The interrogator put the sheets back down before the head lying sideways on the table which gave no sign of life. The taller man snapped his fingers near the watery eye trying to elicit a response, but all he got in reply was a thin line of bloody drool oozing from blistered lips.
“The police picked you up two hours ago. Six hours after the bomb blast,” the large man said in disgust.
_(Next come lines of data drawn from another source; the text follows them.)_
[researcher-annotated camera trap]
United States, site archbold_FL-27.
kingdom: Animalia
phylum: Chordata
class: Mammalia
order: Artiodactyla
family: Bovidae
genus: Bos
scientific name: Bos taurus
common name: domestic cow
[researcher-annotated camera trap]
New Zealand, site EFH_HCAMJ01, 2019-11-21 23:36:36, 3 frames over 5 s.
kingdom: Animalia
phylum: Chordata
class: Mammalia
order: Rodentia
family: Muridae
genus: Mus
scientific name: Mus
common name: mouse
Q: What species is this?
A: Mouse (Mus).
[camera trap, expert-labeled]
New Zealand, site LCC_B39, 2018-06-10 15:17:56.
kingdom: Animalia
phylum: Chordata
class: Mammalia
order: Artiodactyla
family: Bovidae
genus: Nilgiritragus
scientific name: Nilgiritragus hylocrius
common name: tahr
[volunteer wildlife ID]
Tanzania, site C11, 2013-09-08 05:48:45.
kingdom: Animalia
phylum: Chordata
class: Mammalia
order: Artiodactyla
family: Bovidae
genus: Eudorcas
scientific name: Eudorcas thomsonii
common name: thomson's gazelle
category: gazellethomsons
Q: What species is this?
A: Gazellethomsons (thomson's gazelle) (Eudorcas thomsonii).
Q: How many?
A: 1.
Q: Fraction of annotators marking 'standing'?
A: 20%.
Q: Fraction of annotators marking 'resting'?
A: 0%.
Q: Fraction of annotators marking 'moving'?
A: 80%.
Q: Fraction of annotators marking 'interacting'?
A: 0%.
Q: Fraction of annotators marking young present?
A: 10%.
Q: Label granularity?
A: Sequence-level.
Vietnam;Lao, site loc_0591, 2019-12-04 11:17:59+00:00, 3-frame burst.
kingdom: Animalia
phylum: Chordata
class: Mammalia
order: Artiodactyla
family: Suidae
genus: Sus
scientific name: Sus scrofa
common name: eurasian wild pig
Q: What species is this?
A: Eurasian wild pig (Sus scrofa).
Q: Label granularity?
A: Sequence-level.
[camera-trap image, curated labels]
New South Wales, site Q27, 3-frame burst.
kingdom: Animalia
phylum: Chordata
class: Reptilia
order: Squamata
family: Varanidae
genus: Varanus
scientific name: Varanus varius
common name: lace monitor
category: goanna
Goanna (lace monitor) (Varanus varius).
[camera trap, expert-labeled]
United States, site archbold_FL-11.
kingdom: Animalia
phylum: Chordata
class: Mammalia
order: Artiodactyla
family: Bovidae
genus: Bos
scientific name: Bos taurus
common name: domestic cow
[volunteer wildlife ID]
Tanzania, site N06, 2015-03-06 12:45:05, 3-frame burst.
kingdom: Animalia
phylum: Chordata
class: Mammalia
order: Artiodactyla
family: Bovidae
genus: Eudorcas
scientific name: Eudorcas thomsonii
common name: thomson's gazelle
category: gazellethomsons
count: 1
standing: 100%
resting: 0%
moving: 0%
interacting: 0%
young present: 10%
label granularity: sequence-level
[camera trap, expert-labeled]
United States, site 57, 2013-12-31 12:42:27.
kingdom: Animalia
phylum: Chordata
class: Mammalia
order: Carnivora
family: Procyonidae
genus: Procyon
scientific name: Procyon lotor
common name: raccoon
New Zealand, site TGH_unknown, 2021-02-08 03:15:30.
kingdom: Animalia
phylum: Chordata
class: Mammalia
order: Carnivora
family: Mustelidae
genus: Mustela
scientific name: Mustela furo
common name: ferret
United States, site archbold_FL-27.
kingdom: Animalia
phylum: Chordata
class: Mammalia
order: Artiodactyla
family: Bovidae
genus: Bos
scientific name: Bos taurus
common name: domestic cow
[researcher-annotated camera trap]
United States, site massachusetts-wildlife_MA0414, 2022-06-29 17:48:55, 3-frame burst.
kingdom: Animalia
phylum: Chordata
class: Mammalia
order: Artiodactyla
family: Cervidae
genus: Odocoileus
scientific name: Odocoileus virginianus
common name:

“Look, we know you have the code book for setting off one of the suitcase bombs in storage at Fulda’s nuclear weapon depot. The police found it on you. That’s why you were brought here to us. And we know that one of the bombs is missing. And it’s pretty obvious that it’s been detonated. Now what we need to know from you is how did you get the bomb out, and how did you get the code book?” The other agent asked.
The only response was a death rattle. With a wheeze, the man breathed his last.
“It’s a miracle he lasted this long,” the tall man said and began pacing.
He stopped in one corner of the room and looked up at the small camera mounted unobtrusively near the ceiling.
“That concludes the interrogation,” he said for the record and then turned to his partner and asked, “Well, intelligence will study the tapes and make their assessment, but what do you make of his statement?”
“I think we should close down all the souvenir stands and confiscate the dolls they sell of Hanna,” his partner replied. “What else do we have to go on?”